As investment institutions grow in scale and become increasingly diversified, more investors can be considered as ‘universal asset owners or managers’, where their portfolios constitute a ‘slice’ of the global economy and whose performance is tied to the success of the economic system at large.

This means that sometimes the systemic effects of a company’s decision are more important than the decision’s impact on the company itself, so that value-maximizing shareholders may not always want an individual company to maximize its own returns. This recognition that a company’s interests are not always consistent with the interests of its shareholders in sustainable practices was confirmed in a White Paper released by the World Benchmarking Alliance during this year’s Climate Week NYC:

The sustainability performance of a company and its contribution to sustainable development today is simply not consequential enough to companies.

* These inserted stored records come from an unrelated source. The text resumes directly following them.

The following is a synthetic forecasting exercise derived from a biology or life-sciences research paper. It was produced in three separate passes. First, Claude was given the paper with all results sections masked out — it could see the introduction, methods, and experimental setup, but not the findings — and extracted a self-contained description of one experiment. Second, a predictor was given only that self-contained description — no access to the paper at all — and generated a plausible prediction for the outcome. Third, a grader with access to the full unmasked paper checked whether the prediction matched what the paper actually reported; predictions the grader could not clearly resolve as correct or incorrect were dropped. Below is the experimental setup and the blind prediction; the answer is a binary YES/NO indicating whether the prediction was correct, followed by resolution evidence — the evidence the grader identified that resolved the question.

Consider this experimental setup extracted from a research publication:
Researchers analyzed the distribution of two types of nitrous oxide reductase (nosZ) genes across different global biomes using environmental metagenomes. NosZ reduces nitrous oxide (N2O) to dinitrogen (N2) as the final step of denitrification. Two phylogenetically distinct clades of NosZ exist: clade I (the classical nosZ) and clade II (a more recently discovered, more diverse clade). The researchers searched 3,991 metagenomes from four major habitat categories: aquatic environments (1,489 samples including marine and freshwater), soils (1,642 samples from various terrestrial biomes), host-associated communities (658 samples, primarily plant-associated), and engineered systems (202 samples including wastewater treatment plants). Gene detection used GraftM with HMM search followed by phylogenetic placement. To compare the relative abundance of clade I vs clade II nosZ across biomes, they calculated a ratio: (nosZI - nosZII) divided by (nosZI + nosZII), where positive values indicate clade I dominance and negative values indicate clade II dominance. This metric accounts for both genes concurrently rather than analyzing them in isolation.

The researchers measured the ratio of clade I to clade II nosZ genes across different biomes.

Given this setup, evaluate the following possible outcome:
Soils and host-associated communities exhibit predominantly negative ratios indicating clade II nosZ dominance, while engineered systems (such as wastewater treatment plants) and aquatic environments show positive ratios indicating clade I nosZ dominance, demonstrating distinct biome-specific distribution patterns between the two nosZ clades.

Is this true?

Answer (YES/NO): NO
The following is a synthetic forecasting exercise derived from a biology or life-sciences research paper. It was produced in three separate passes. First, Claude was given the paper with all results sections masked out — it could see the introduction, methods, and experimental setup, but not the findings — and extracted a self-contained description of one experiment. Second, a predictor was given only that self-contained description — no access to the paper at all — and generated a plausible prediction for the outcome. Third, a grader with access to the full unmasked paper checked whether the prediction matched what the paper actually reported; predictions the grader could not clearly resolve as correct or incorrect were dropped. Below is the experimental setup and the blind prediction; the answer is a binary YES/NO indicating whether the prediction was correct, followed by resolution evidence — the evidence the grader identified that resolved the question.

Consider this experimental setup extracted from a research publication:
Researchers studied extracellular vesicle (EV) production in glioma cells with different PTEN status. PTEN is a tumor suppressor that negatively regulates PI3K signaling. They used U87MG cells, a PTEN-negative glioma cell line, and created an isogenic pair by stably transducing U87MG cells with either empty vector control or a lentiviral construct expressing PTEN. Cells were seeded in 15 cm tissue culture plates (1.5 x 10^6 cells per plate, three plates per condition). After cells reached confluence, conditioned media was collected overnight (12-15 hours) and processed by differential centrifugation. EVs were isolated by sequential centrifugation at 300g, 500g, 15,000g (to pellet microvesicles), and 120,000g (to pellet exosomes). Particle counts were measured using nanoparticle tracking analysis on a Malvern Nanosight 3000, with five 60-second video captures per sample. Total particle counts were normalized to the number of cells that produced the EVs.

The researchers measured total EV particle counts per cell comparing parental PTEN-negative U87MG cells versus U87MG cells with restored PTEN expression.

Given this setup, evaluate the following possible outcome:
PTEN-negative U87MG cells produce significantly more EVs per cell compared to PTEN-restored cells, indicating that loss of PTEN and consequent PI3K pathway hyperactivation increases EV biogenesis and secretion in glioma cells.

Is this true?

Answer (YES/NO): YES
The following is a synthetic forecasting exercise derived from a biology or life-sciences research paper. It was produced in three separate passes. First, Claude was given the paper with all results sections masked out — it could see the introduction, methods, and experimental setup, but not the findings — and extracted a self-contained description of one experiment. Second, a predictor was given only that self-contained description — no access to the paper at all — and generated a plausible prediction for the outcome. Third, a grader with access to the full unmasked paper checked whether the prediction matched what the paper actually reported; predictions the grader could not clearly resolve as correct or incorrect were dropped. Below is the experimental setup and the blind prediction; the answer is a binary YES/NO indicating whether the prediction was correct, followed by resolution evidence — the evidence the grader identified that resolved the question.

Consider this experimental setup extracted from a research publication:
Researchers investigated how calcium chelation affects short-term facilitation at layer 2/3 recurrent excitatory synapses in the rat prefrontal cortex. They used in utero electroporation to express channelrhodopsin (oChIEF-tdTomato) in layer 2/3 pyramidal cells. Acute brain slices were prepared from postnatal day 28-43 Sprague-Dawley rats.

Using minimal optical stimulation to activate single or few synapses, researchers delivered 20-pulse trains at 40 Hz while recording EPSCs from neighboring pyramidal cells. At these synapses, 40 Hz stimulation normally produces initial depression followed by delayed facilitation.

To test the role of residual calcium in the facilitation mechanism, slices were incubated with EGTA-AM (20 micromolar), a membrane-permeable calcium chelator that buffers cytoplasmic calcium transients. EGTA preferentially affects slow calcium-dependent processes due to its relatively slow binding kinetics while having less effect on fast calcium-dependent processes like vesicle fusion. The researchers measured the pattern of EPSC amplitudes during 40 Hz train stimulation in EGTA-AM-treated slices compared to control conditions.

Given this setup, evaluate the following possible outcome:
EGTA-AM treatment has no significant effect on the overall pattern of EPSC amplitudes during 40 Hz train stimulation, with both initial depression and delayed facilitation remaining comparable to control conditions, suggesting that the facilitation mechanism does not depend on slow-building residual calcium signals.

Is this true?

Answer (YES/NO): NO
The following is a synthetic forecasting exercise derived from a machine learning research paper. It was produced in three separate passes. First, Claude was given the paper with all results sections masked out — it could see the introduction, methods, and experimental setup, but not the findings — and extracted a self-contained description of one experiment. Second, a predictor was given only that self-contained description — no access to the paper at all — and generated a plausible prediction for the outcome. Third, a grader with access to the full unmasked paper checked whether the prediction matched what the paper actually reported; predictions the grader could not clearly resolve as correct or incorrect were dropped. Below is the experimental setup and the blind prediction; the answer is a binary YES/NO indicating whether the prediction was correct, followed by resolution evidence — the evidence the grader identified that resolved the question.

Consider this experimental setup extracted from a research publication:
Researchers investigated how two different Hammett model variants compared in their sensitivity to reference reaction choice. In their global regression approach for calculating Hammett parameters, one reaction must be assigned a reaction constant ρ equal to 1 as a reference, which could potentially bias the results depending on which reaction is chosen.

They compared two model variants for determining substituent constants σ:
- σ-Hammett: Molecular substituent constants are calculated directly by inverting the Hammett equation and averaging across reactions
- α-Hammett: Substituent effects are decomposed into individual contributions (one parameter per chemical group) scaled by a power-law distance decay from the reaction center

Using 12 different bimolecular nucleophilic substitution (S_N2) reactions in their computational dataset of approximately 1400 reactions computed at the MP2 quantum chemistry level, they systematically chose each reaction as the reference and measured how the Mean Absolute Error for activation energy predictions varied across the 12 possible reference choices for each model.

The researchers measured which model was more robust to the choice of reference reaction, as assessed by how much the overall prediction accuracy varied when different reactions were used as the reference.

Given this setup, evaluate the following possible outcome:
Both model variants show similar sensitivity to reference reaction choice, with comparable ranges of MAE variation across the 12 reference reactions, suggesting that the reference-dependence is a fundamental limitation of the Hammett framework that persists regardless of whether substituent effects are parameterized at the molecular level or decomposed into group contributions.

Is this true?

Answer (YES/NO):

The WBA referred to this difference between what matters to companies and what is necessary to meet the type of sustainability goals that will support a healthy economy as the “corporate accountability gap.” This gap was reflected in a paper recently published by the CFA Institute in which Alex Edmans, a finance professor from the London Business School, explained that the investors in companies that contribute to climate change “don’t bear the consequences of climate change because polluting companies don’t have to pay for the damages they cause.”

These respected voices are making it clear that investors cannot address social and environmental concerns simply by asking companies to “do well by doing good.” The real world includes trade-offs. The implications of this reality were the subject of much of the annual PRI in Person Conference in Tokyo, a gathering of delegates from institutional investors with US$120 trillion in assets under management that focuses on responsible investing. System-level investing was a critical theme of the conference, which kicked off with a keynote from Japanese Prime Minister Fumio Kishida, who said:

Addressing social challenges through investment would encourage companies to drive change, enhance sustainability of our economies and societies, as well as harness growth potential of our world. This would, in turn, provide long-term financial opportunities to both investors and the beneficiaries who entrust their funds to the investors. This approach of responsible investment is something that would precisely embody elements of what is generally called “fiduciary duty.”

Not only did a G7 head of government publicly state the need for companies to prioritize economic and social impact, but he also tied that mandate to fiduciary duty.

And indeed, more than one session at the conference returned to this theme of fiduciary duty, which is the subject of A Legal Framework for Impact (LFI), a report commissioned by the PRI and prepared by powerhouse law firm Freshfields Bruckhaus Deringer. In a detailed analysis, the LFI shows how the fiduciary duties of investment trustees around the world mandate stewardship that protects the systems upon which diversified portfolios rely.

One session asked how investors could have systemic impact; it was moderated by TSC director Susheela Peres de Costa, with TSC director John Hoeppner participating as a panelist. Another session, which our CEO Rick Alexander moderated, provided an update on the Legal Framework for Impact project. The response from the audience to both packed sessions signaled the growing interest in the need for institutional investors to think systemically about their stewardship obligations.

The tendency to measure a company’s success on behalf of investors through the narrow lens of enterprise value is deeply embedded in the financial system. Until we reverse that proclivity and require companies to account to investors for their systemic, cross-portfolio impacts, we will continue to have a financial system that is programmed to fail. This message appears to be getting through.